▶ _Task details_
Which of the lines below contain the string "farther"? Pull out each of those lines in full.

▶ _Some lines_

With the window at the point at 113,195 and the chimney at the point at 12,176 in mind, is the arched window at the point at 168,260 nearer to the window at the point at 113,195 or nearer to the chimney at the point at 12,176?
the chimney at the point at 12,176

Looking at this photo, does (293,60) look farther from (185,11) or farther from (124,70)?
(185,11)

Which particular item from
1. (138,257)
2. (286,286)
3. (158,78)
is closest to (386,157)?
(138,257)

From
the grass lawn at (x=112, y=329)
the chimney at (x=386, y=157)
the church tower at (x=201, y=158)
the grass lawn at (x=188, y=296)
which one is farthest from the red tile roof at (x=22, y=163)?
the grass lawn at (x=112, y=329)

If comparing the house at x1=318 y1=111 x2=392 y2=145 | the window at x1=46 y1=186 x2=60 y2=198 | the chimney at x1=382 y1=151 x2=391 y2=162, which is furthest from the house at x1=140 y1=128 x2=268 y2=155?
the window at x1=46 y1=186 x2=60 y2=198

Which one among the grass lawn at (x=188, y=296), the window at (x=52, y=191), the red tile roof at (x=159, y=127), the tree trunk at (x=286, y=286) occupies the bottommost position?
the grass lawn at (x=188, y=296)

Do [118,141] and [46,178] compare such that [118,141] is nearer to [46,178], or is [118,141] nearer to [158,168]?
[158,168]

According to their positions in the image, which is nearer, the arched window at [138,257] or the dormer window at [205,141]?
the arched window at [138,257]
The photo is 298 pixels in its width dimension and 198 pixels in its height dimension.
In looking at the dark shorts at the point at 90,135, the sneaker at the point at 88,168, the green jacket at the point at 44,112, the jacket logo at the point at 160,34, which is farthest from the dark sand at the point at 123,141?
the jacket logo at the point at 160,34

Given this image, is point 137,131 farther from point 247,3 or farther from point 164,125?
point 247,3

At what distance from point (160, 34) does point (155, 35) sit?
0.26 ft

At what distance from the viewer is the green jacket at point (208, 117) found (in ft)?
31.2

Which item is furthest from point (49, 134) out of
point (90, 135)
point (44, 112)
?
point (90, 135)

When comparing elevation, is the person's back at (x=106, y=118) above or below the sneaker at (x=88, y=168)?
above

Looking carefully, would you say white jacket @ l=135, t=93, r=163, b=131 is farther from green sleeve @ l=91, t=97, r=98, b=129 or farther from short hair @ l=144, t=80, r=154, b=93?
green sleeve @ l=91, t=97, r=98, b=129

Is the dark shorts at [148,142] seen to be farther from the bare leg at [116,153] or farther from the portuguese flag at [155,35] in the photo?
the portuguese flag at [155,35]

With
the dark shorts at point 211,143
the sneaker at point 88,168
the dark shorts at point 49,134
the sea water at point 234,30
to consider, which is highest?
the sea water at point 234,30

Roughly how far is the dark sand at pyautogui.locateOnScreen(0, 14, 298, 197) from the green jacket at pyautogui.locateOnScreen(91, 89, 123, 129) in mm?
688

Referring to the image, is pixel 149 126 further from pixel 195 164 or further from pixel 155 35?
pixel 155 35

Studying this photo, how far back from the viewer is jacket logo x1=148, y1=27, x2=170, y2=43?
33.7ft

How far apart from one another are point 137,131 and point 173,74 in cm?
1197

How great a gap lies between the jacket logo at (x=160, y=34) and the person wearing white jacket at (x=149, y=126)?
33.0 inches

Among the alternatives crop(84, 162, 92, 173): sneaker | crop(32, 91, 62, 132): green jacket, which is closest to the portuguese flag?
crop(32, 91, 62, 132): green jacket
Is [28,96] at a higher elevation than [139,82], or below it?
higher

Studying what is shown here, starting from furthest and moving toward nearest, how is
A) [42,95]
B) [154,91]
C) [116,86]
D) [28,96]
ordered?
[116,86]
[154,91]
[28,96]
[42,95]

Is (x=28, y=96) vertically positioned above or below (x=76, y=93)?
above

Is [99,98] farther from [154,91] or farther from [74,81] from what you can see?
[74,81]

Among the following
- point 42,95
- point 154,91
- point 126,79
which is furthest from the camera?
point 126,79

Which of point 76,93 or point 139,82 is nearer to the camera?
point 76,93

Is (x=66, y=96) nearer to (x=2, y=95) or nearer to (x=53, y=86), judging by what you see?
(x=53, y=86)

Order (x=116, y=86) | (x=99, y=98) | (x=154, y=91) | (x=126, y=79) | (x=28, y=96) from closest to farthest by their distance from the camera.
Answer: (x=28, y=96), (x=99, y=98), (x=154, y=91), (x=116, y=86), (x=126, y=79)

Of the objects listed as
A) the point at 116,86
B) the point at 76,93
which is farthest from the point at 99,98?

==

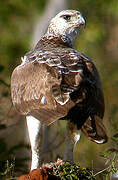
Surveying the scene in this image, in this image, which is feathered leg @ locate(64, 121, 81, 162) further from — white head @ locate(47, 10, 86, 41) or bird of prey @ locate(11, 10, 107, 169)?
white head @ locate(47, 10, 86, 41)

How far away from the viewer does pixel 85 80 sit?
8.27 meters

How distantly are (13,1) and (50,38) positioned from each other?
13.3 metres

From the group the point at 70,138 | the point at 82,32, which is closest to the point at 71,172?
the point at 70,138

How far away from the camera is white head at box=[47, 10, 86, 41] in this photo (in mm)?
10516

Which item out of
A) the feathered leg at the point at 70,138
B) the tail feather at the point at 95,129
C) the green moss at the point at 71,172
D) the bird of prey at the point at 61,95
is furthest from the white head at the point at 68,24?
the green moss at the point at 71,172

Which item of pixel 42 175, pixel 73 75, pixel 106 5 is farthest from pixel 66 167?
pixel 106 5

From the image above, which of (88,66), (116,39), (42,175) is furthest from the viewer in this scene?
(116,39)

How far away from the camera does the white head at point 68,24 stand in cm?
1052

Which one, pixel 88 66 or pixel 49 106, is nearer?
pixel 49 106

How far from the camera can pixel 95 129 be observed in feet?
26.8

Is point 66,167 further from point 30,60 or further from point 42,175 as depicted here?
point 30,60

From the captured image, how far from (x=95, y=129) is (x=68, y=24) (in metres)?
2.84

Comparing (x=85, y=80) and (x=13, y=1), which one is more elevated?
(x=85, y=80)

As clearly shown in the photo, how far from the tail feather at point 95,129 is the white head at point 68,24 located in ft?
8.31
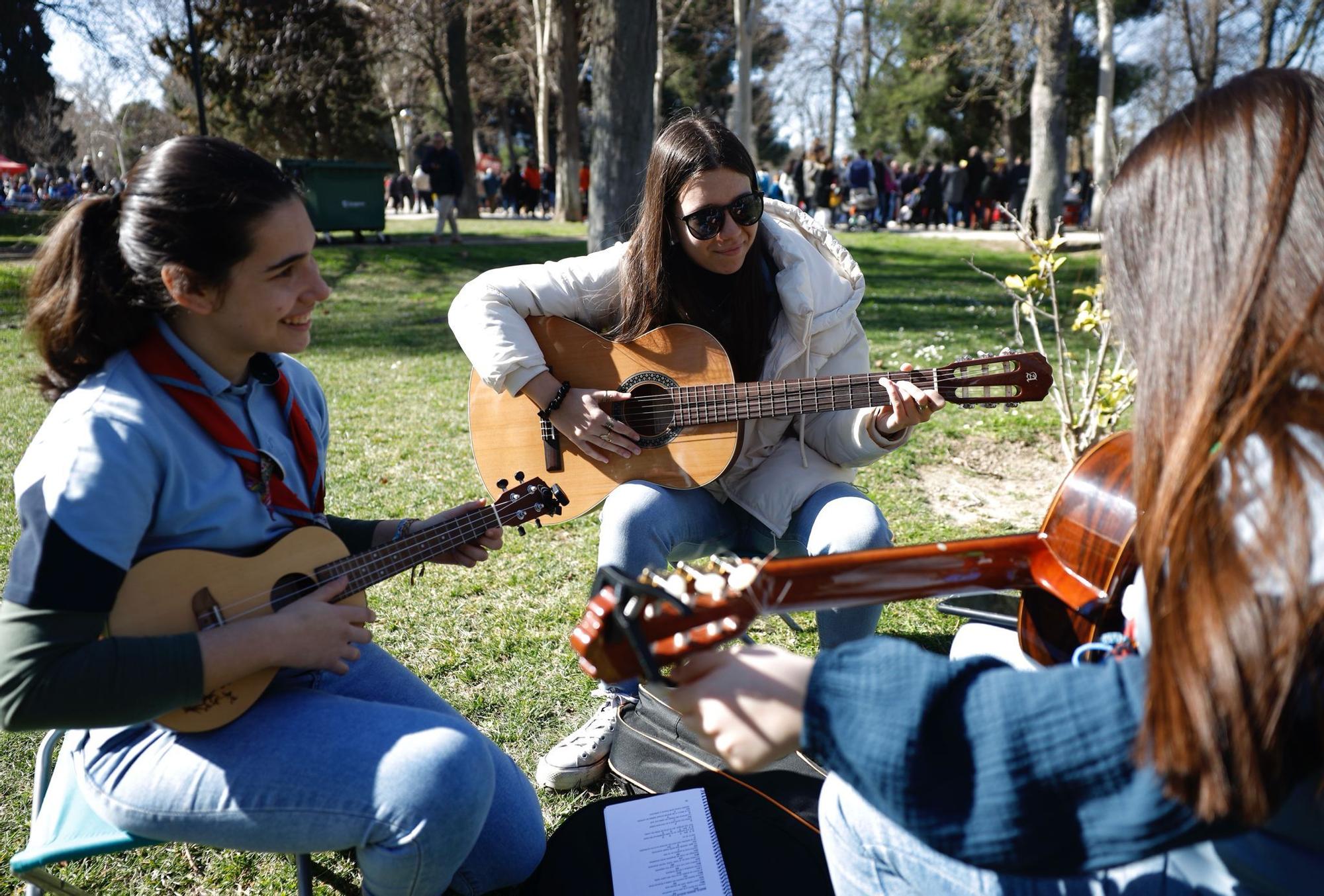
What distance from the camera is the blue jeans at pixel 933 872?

▶ _Output of the exercise_
Looking at this photo, does (293,60) look farther from (185,11) or farther from (124,70)?
Given this image, is point 137,131 farther from point 247,3 or farther from point 164,125?
Looking carefully, would you say white jacket @ l=135, t=93, r=163, b=131 is farther from green sleeve @ l=91, t=97, r=98, b=129 or farther from short hair @ l=144, t=80, r=154, b=93?
Is the dark shorts at [148,142] seen to be farther from the bare leg at [116,153] or farther from the portuguese flag at [155,35] in the photo?
Is [99,98] farther from [154,91] or farther from [74,81] from what you can see?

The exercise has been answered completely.